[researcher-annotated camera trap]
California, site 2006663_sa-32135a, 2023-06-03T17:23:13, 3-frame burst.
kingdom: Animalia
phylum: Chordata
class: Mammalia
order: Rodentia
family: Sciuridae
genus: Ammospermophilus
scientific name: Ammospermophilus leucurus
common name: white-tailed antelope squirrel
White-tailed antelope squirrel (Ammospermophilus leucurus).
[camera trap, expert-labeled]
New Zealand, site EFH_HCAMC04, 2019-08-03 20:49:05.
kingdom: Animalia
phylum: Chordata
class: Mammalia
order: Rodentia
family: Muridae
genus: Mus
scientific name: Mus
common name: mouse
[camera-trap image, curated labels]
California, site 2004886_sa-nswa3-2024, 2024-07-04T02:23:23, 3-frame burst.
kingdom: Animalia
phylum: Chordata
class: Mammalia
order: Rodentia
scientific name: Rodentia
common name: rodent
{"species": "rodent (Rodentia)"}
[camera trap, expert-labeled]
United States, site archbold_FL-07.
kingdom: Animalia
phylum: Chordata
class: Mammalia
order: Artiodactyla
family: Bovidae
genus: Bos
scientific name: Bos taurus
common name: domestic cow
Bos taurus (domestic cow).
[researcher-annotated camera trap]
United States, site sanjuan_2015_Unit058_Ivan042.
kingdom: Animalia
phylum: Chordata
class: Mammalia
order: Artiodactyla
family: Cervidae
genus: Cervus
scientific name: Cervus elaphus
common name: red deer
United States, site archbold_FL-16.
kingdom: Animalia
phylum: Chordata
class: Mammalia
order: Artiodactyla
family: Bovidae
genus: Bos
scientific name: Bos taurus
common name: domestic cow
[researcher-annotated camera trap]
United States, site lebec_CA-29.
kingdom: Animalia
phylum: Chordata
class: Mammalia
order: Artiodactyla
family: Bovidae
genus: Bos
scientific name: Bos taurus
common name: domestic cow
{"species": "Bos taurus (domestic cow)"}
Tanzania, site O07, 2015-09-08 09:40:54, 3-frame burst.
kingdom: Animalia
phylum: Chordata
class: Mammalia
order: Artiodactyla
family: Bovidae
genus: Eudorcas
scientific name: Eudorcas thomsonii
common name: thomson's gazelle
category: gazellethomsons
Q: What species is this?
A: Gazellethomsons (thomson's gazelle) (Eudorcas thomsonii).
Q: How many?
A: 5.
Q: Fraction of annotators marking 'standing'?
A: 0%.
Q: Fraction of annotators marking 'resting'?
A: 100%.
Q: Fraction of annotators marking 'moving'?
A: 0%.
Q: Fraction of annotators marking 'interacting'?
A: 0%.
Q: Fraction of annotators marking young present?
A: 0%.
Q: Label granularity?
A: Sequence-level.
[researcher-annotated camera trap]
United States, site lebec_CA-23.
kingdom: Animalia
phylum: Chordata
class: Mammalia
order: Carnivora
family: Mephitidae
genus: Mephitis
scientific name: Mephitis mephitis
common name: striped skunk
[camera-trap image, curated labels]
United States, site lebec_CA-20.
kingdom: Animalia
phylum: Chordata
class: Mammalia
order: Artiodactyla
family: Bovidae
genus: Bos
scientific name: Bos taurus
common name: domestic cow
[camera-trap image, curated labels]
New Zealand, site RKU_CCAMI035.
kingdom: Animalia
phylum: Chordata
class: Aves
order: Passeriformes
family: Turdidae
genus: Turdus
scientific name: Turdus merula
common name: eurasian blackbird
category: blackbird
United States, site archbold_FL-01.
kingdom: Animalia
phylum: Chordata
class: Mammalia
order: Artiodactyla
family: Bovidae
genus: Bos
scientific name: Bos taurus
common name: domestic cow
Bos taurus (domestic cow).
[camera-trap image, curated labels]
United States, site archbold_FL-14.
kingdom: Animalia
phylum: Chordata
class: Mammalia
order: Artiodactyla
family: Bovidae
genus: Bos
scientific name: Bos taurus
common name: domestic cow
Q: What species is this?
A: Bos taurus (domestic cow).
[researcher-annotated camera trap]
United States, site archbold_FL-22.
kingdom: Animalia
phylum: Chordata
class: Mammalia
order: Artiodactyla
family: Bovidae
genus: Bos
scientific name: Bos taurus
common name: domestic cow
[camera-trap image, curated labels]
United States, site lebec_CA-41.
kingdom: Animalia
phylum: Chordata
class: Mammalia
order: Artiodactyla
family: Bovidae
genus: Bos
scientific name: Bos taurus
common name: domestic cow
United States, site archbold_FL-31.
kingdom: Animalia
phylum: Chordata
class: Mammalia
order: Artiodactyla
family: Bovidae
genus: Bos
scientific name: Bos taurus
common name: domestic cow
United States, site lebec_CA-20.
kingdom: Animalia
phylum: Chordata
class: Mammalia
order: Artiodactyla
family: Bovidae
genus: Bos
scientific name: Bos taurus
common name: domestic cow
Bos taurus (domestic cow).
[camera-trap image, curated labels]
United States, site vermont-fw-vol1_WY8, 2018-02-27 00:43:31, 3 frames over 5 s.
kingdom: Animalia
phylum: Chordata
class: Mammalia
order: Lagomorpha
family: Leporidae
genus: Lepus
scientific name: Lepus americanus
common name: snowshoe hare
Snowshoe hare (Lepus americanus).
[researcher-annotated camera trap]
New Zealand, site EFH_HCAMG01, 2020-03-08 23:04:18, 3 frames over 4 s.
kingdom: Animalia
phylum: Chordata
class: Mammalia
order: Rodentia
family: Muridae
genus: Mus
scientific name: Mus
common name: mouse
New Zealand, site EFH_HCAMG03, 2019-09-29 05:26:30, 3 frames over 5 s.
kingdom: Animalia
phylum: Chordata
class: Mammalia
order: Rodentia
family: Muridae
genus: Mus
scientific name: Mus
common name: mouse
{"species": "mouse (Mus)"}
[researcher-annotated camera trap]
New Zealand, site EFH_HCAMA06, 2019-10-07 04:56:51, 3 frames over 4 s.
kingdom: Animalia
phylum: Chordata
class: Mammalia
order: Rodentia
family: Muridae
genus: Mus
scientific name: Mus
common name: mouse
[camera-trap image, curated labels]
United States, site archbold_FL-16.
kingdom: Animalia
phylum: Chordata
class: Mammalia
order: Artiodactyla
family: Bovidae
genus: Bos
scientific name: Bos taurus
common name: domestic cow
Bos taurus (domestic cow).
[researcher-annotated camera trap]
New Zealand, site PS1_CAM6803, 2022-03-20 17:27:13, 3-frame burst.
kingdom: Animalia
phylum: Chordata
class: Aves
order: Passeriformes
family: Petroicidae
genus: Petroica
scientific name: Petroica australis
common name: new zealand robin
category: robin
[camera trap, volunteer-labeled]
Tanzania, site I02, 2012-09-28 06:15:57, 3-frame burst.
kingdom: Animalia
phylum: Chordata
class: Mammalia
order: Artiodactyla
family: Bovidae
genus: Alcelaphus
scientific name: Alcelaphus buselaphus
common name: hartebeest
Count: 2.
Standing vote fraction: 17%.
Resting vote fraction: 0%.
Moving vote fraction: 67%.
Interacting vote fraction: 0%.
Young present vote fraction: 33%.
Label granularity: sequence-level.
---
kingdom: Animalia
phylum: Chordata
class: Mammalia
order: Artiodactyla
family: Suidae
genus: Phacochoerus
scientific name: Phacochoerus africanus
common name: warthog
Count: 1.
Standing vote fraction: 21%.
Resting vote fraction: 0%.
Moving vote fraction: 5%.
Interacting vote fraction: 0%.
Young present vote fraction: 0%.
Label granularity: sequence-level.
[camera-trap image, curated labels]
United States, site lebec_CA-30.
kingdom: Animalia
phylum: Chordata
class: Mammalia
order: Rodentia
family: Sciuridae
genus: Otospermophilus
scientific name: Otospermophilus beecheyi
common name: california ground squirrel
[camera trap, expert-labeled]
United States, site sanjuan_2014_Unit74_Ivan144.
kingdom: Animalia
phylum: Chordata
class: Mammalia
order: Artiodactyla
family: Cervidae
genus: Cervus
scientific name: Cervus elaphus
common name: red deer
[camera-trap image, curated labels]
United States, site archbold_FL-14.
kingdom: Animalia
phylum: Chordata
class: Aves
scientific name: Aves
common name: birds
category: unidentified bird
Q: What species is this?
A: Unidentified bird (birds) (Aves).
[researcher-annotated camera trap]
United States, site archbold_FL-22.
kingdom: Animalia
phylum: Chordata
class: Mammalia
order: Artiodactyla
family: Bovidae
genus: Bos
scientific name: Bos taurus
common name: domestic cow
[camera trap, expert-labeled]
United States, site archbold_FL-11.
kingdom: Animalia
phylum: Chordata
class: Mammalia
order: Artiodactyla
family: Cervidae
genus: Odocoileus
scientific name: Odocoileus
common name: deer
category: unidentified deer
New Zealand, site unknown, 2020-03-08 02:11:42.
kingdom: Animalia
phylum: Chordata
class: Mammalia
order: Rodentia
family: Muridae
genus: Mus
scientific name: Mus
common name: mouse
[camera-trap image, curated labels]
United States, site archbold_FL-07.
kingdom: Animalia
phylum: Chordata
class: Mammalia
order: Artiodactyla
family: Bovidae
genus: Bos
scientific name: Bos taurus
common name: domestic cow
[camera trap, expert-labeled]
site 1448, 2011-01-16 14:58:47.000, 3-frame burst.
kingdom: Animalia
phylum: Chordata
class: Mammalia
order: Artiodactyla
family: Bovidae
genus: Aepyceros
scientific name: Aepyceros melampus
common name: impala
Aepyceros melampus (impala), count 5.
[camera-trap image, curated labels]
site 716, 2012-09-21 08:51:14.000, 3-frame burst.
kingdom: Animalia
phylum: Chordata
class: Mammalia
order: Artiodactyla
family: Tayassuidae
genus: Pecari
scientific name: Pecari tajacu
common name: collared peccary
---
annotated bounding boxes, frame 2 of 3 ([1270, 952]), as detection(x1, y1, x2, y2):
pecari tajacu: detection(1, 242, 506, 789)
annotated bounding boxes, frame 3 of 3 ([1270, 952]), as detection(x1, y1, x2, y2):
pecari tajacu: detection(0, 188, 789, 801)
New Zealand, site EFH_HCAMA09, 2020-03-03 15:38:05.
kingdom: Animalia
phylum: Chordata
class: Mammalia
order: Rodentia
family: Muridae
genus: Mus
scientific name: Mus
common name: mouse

## Instructions for the task
In the entries above, one line contains "common name: striped skunk" and another contains "scientific name: Turdus merula". Reproduce exactly those two lines and the lines between them, nothing else.

## Task response
common name: striped skunk
[camera-trap image, curated labels]
United States, site lebec_CA-20.
kingdom: Animalia
phylum: Chordata
class: Mammalia
order: Artiodactyla
family: Bovidae
genus: Bos
scientific name: Bos taurus
common name: domestic cow
[camera-trap image, curated labels]
New Zealand, site RKU_CCAMI035.
kingdom: Animalia
phylum: Chordata
class: Aves
order: Passeriformes
family: Turdidae
genus: Turdus
scientific name: Turdus merula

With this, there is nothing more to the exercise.